> _TASK DESCRIPTION_: Revise the stretch of data from the line containing "How great a" through the end of the data, replacing "alluvial fan slope" with "debris slope" and keeping everything else unchanged. Omit the pictures from your answer.

Records of scene-based questions
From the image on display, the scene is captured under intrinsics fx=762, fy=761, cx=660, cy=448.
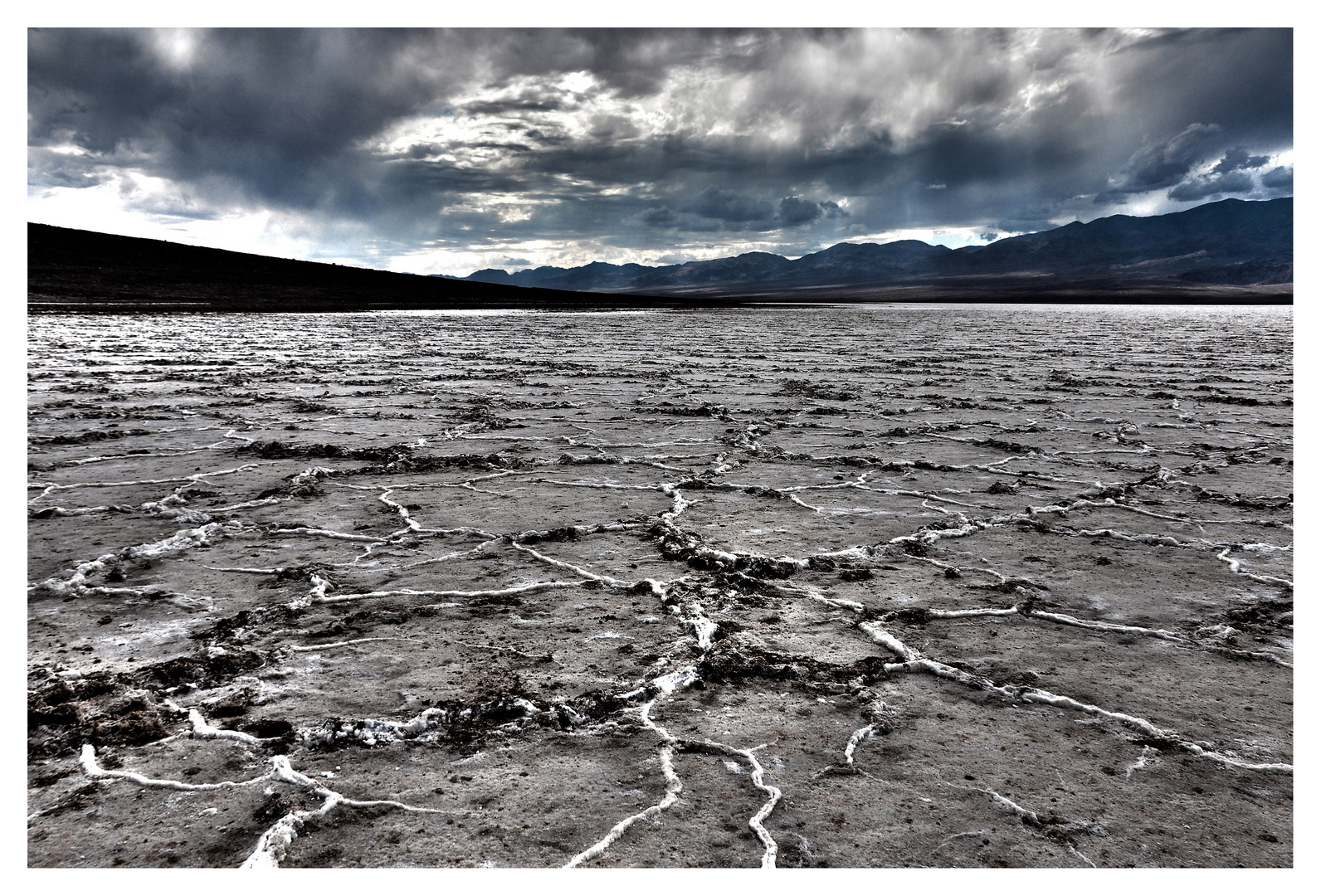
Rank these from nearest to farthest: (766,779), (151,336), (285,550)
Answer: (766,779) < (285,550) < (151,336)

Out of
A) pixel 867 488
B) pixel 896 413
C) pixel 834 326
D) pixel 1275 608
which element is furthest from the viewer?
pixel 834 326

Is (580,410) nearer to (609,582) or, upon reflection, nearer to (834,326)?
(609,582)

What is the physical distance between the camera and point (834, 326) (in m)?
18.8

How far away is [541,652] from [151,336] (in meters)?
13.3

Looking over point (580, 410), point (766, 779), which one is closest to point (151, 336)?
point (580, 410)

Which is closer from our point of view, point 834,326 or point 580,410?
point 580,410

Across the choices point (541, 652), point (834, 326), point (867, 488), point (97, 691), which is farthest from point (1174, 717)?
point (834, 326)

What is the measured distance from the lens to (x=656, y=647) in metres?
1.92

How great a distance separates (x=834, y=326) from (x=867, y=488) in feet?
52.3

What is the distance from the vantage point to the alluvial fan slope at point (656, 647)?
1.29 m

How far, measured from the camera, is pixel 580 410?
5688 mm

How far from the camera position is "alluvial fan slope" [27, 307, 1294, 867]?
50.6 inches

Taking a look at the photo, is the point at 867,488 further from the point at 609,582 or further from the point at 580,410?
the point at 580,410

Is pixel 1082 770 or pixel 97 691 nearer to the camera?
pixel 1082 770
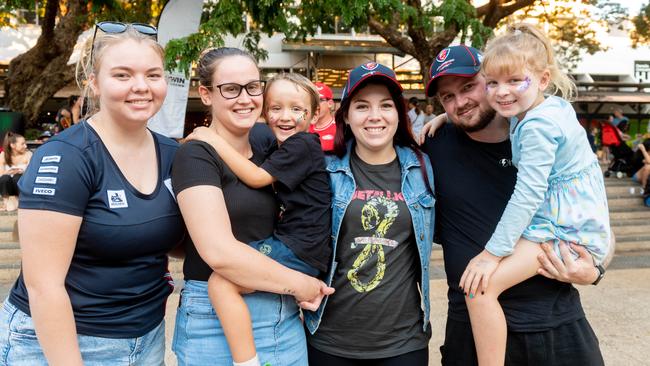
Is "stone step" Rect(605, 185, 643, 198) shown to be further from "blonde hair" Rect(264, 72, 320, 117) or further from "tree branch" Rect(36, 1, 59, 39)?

> _EXERCISE OUTPUT_:
How great a distance separates (x=834, y=326) from (x=867, y=488) in feet?
52.3

What is the distance from the vantage point to the debris slope at point (656, 647)?
1.29 m

How far, measured from the camera, is pixel 580 410?
5688 mm

How far from the camera position is "debris slope" [27, 307, 1294, 867]?
50.6 inches

Taking a look at the photo, is the point at 867,488 further from the point at 609,582 or further from the point at 580,410?
the point at 580,410

Is pixel 1082 770 or pixel 97 691 nearer to the camera?
pixel 1082 770
Is "stone step" Rect(605, 185, 643, 198) shown to be further from "blonde hair" Rect(264, 72, 320, 117) or further from "tree branch" Rect(36, 1, 59, 39)?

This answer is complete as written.